Contraction in direct tax collection narrowed significantly in November on the back of considerable improvement in personal income tax and corporation tax mop up, pointing at further improvement in economic activity and jobs availability in the third quarter of the fiscal year.
Direct tax collections, net of refunds, declined by 25 per cent by end of November, an improvement from the 31.4 per cent decline in September. Improved collections will come as a respite for the Centre as it faces spending pressure to spur economic activity.
Personal income tax saw contraction shrink to 13 per cent by November from 22 per cent seen up to September, on the back of lower issuance of refunds and improvement in economic conditions. Decline in corporation tax collection eased slightly to 36 per cent by November, from 40 per cent by September. The impact of base effect on account of corporation tax reduction in September last year will be largely visible in December when the third installment of advance tax collections come in by the middle of the month.
Net direct tax collection stood at Rs 4.09 trillion as on November 30, down from Rs 5.44 trillion in the same period last year, according to provisional numbers shared by a government official. The mop up is merely 31 per cent of the target of Rs 13.19 trillion estimated in the Budget for 2020-21. The refunds are 8 per cent lower at Rs 1.38 trillion compared Rs 1.5 trillion in the same period last year.
“There is significant improvement in collections with other high frequency economic indicators pointing to a recovery. The impact of the base effect of last year’s corporation tax reduction will be visible in the third quarter advance tax collections due by the 15 of this month. We see further improvement in tax deduction at source as jobs revive,” said a government official.
Personal income tax grew by a stellar 16.6 per cent in October and by 2.6 per cent in September. The PIT, net of refunds, stood at Rs 2.23 trillion by the end of November, compared with Rs 2.55 trillion last year. However, refunds were 29 per cent lower at Rs 35,000 crore, compared with Rs 49,000 crore last year.

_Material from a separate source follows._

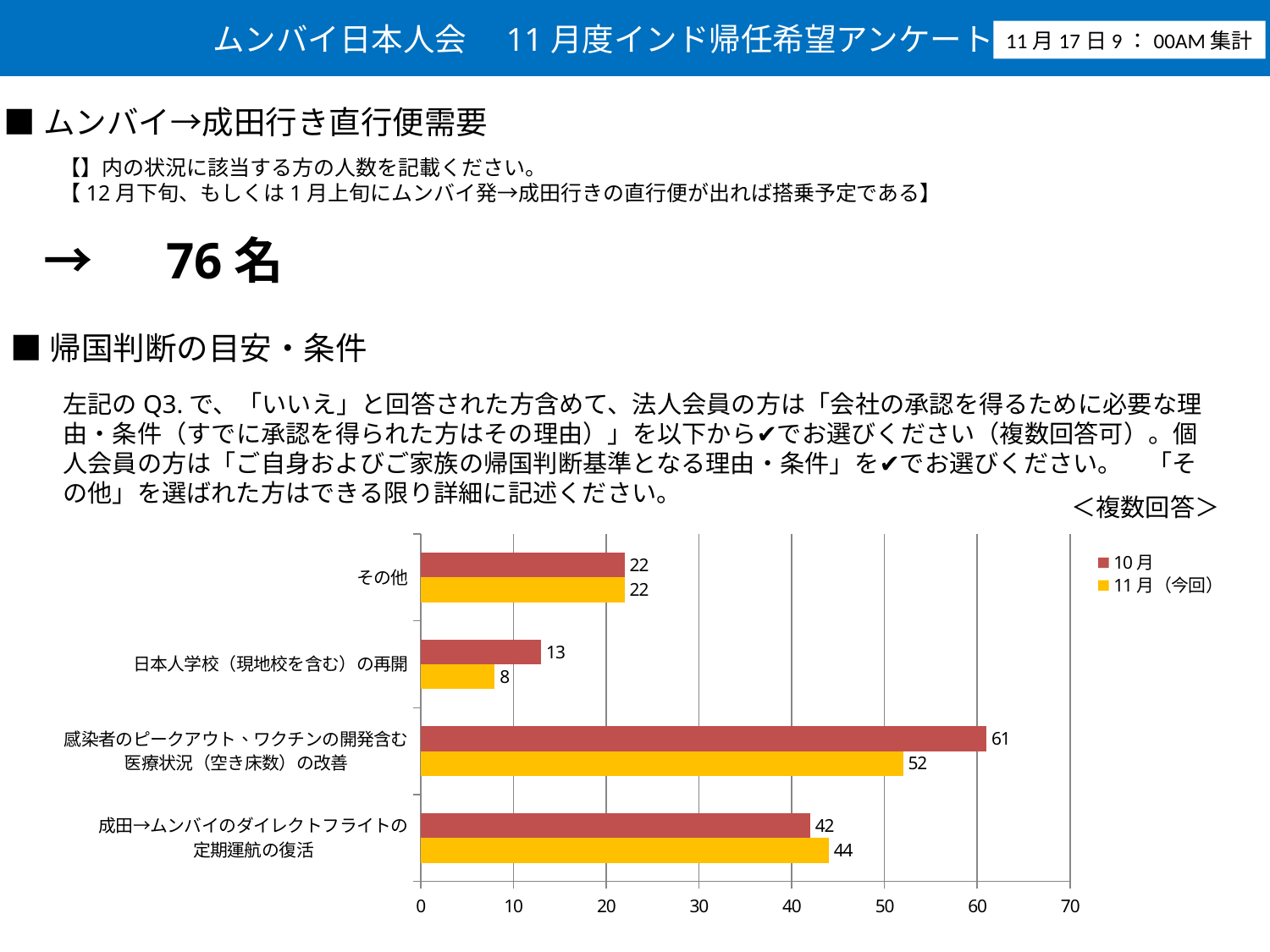
Which category has the highest 11月（今回） value? 感染者のピークアウト、ワクチンの開発含む医療状況（空き床数）の改善 How many series does the chart legend list? 2 What type of chart is shown on the slide? bar chart Which category has the lowest 10月 value? 日本人学校（現地校を含む）の再開 What is the 10月 value for その他? 22 How many categories are shown on the chart? 4 For 成田→ムンバイのダイレクトフライトの定期運航の復活, which is larger: the 10月 value or the 11月（今回） value? 11月（今回） What is the 11月（今回） value for 日本人学校（現地校を含む）の再開? 8 Which legend entry is shown in yellow? 11月（今回） What is the difference between the 10月 and 11月（今回） values for 感染者のピークアウト、ワクチンの開発含む医療状況（空き床数）の改善? 9 What is the 10月 value for 感染者のピークアウト、ワクチンの開発含む医療状況（空き床数）の改善? 61 What is the 11月（今回） value for 成田→ムンバイのダイレクトフライトの定期運航の復活? 44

The decline in corporation tax narrowed to 11.6 per cent in November and 5 per cent in October compared to a near 40 per cent cumulative contraction seen in the April-September period. The corporation tax collection stood at Rs 1.86 trillion in the April-November period, 36 per cent lower than Rs 2.89 trillion in the corresponding period of last year. The government had announced a tax rate cut from 25-30 per cent to 22 per cent last September for existing companies that do not avail of any exemptions, and 15 per cent for new companies, besides a reduction in minimum alternate tax from 18.5 per cent to 15 per cent.